Re: [RFC PATCH-tip v4 02/10] locking/rwsem: Stop active read lock ASAP

From: Waiman Long
Date: Fri Oct 07 2016 - 17:46:05 EST

On 10/06/2016 05:47 PM, Dave Chinner wrote:
On Thu, Oct 06, 2016 at 11:17:18AM -0700, Davidlohr Bueso wrote:
On Thu, 18 Aug 2016, Waiman Long wrote:

Currently, when down_read() fails, the active read locking isn't undone
until the rwsem_down_read_failed() function grabs the wait_lock. If the
wait_lock is contended, it may takes a while to get the lock. During
that period, writer lock stealing will be disabled because of the
active read lock.

This patch will release the active read lock ASAP so that writer lock
stealing can happen sooner. The only downside is when the reader is
the first one in the wait queue as it has to issue another atomic
operation to update the count.

On a 4-socket Haswell machine running on a 4.7-rc1 tip-based kernel,
the fio test with multithreaded randrw and randwrite tests on the
same file on a XFS partition on top of a NVDIMM with DAX were run,
the aggregated bandwidths before and after the patch were as follows:

Test BW before patch BW after patch % change
---- --------------- -------------- --------
randrw 1210 MB/s 1352 MB/s +12%
randwrite 1622 MB/s 1710 MB/s +5.4%
Yeah, this is really a bad workload to make decisions on locking
heuristics imo - if I'm thinking of the same workload. Mainly because
concurrent buffered io to the same file isn't very realistic and you
end up pathologically pounding on i_rwsem (which used to be until
recently i_mutex until Al's parallel lookup/readdir). Obviously write
lock stealing wins in this case.
Except that it's DAX, and in 4.7-rc1 that used shared locking at the
XFS level and never took exclusive locks.

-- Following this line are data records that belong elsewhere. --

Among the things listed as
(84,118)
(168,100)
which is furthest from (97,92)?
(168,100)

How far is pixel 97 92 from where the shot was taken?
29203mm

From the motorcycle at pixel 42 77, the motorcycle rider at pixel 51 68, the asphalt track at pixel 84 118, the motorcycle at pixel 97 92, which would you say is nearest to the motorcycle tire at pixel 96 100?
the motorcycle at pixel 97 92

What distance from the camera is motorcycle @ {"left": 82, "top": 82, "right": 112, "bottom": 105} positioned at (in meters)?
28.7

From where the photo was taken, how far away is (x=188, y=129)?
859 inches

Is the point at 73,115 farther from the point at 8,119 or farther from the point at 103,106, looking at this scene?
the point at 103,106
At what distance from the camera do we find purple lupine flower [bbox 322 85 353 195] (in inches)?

*However*, the DAX IO path locking in XFS has changed in 4.9-rc1 to
match the buffered IO single writer POSIX semantics - the test is a
bad test based on the fact it exercised a path that is under heavy
development and so can't be used as a regression test across
multiple kernels.

If you want to stress concurrent access to a single file, please
use direct IO, not DAX or buffered IO.

Thanks for the update. I will change the test when I update this patch.